The original high standards of digital audio were 16 bit at either 44.1KHz or 48KHz sampling rate. These standards still exist today. Hundreds of thousands of these tracks exist and are still being recorded today.
Today, there are a number of D/A converter chips and A/D converter chips that brag about 24, or even 32 bits of output bit width (A/D converters) or input bit width (D/A converters). The promise of more bits is alluring, but is only a hand job at best. Higher numbers of bits have become new buzz numbers.

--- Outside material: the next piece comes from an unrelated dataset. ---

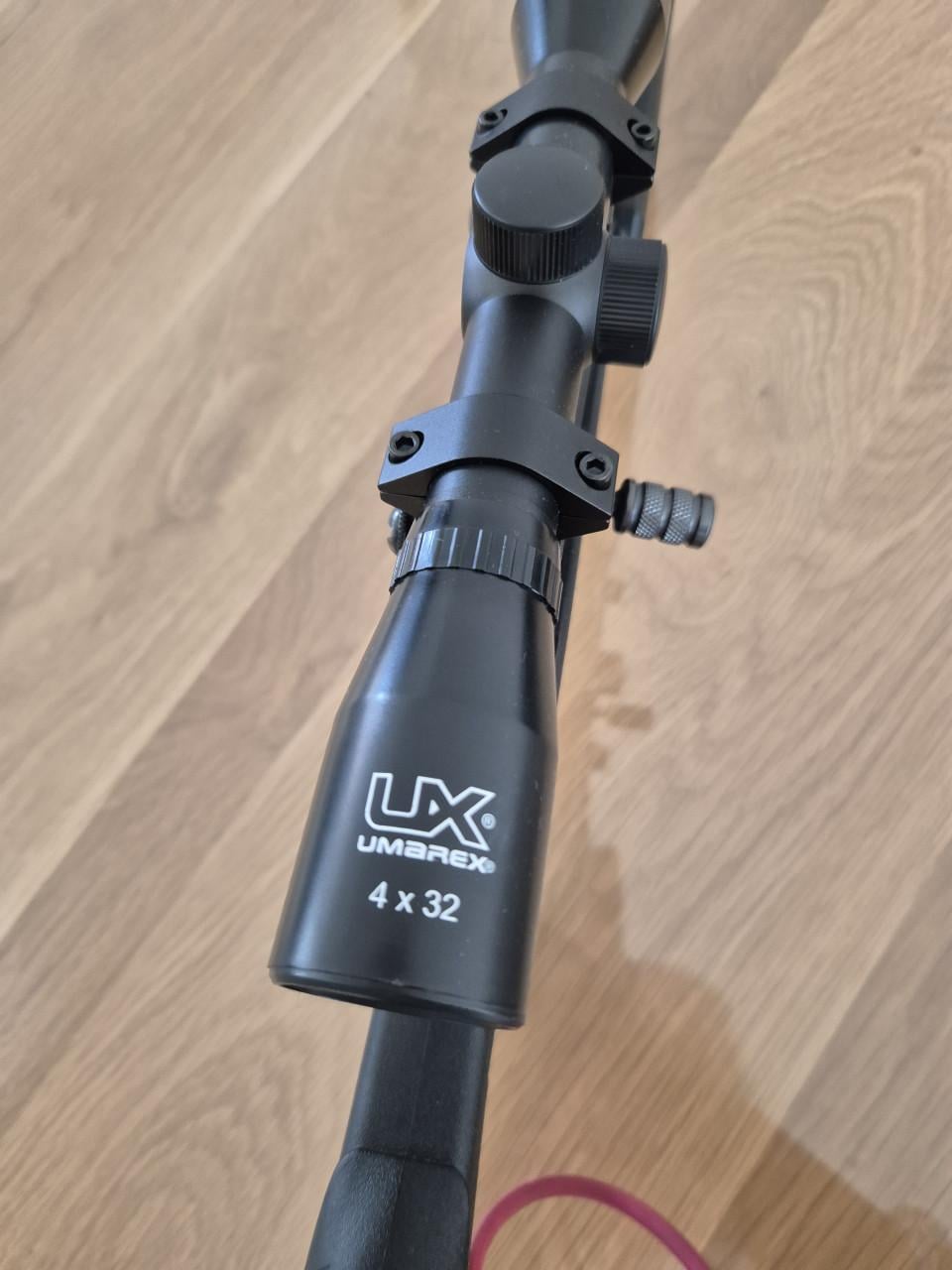 Umarex Fusion II CO₂ luchtbuks 4,5 mm + richtkijker + toebehoren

The heart of the lie is that all of the sd A/Ds or ds D/A chips have digital filters; all high res recordings not natively recorded, and many if not most of the high res recordings are all recorded with digital filters, which are required so the recording will not violate sampling theory. Kinda like physics. Like why it hurts when you crash cars, etc. Similarly, all oversampling D/A converters have some kind of digital filter. There are also “hidef” recordings natively recorded live or from analog at higher sampling rates – those are cool. The “hidef” recordings made from original redbook digital sources – they go through someone else's filter.

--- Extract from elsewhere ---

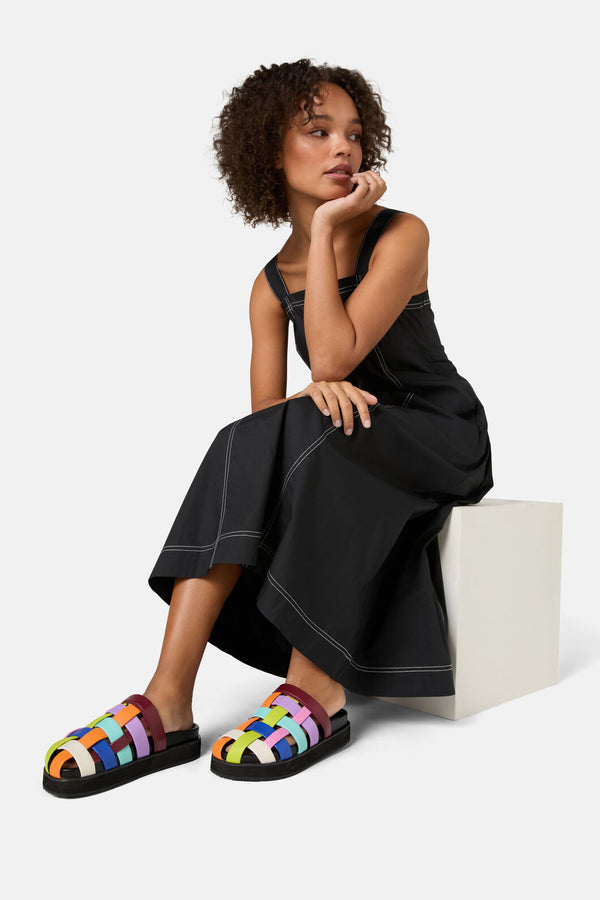 Gorman NZ - Woven Wonders Slide - multi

Now all of these filters multiply samples of the original by a series of coefficients; this is typically thousands of multiplications and as they go, the numbers get longer and longer. If the calculated coefficients start out at 24 bits, the numbers get longer from there. All of the above is irrefutable. So we get bonus bits that may be beneficial, according to how good the filter is. This is an important point - the bonus bits can be slop (always the case when the original bits are discarded) to boring, or occasionally even really good. Most of the filter derivations do not scratch my sonic itch.
So all filters do not sound the same. The megaburrito filter has a time domain and a frequency domain optimization. The time domain dating from Bell Telephone Labs (1917) and the frequency domain from a much later evolution of a similar filter from the same era. If you buy a Schiit multibit product, you get that filter. It optimizes more than anyone else’s, and keeps the original recording in its entirety. A lot of people really like it. I bet with the Yggy, Gumby, and Bimby that you may well like it a lot, particularly with redbook recordings which have not been sullied by other filters. In any kind of system.
Back to the bits - I know of no DAC that decodes any kind of reality beyond 20 bits and those get really expensive (Like the Yggy). You can use two per channel and get 21 real, honest to God bits. The megaburrito filter's DSP chip runs at 32 bits - not that is any bragging right other than it puts the computational errors at least 12 bits below the rounded output of Yggy, 14 bits below the rounded output of Gumby, or 16 bits below the rounded output of Bimby.
Numbers for numbers sake are fairy tales translated into marketing.